Le gouvernement d’union nationale libyen a détaillé un accord financier unifié visant à restructurer la gestion des dépenses publiques, à l’issue de sept mois de négociations conduites au sein du comité (2+2), selon le Premier ministre Abdul Hamid Dbeibah.
Lors de la deuxième réunion ordinaire du Conseil des ministres libyen pour 2026, le chef du gouvernement a présenté les grandes lignes d’un accord financier unifié qu’il décrit comme un tournant dans la gouvernance budgétaire du pays. Le dispositif met en place un cadre unique de gestion des finances publiques, destiné à mettre fin à la fragmentation des circuits de dépense et à centraliser les mécanismes de décision.
Le schéma financier repose sur une structuration unifiée des dépenses. La masse salariale est fixée à 73,36 milliards de dinars libyens, accompagnée d’un volet de dépenses opérationnelles de 10 milliards de dinars et de subventions évaluées à 44 milliards de dinars. Selon les autorités, cette organisation vise à réduire les doublons administratifs et à harmoniser les engagements de l’État dans un système budgétaire consolidé.
Le volet développement, estimé à près de 40 milliards de dinars, occupe une place centrale dans l’accord. Il couvre les investissements publics dans les secteurs de l’électricité, de l’éducation et des services essentiels. Tous les projets devront désormais être inscrits dans un calendrier unifié couvrant l’ensemble des institutions exécutives et des fonds publics, afin de renforcer la coordination des dépenses d’investissement.
Sur le plan de la gouvernance financière, le dispositif prévoit l’unification des recettes publiques et leur centralisation au sein du Trésor auprès de la Banque centrale de Libye. Le Premier ministre a insisté sur la fin des circuits parallèles de financement et sur la mise en place d’un système de suivi mensuel des dépenses, appuyé par un comité mixte de supervision chargé de contrôler l’exécution budgétaire.

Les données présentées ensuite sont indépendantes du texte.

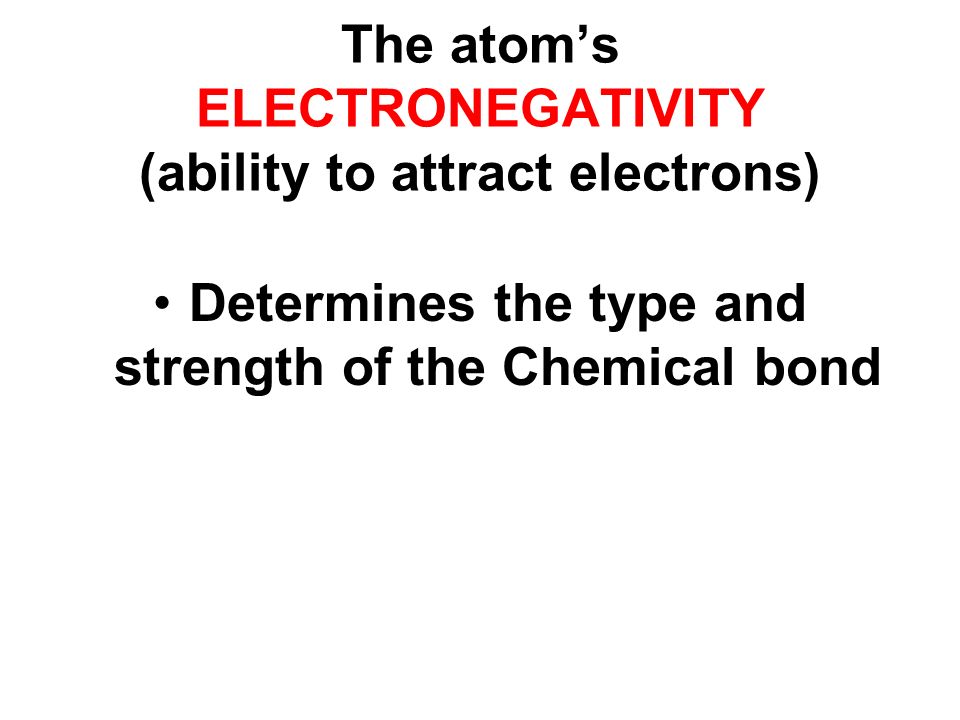 The atom’s
ELECTRONEGATIVITY
(ability to attract electrons)

• Determines the type and strength of the Chemical bond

Le gouvernement évoque également la possibilité de soumettre la National Oil Corporation à des audits externes indépendants réalisés par des cabinets internationaux. Les résultats de ces contrôles pourraient être intégrés dans des mécanismes de financement structuré, avec l’objectif affiché de renforcer la transparence dans la gestion des ressources énergétiques, pilier de l’économie libyenne.
Au-delà du cadre financier central, Abdul Hamid Dbeibah a annoncé des projets de développement local dans la municipalité de Qasr Al-Akhyar, incluant des infrastructures et équipements publics. Ces initiatives s’inscrivent dans une démarche plus large visant à assurer une répartition territoriale plus équilibrée des investissements publics et à améliorer la fourniture des services de base.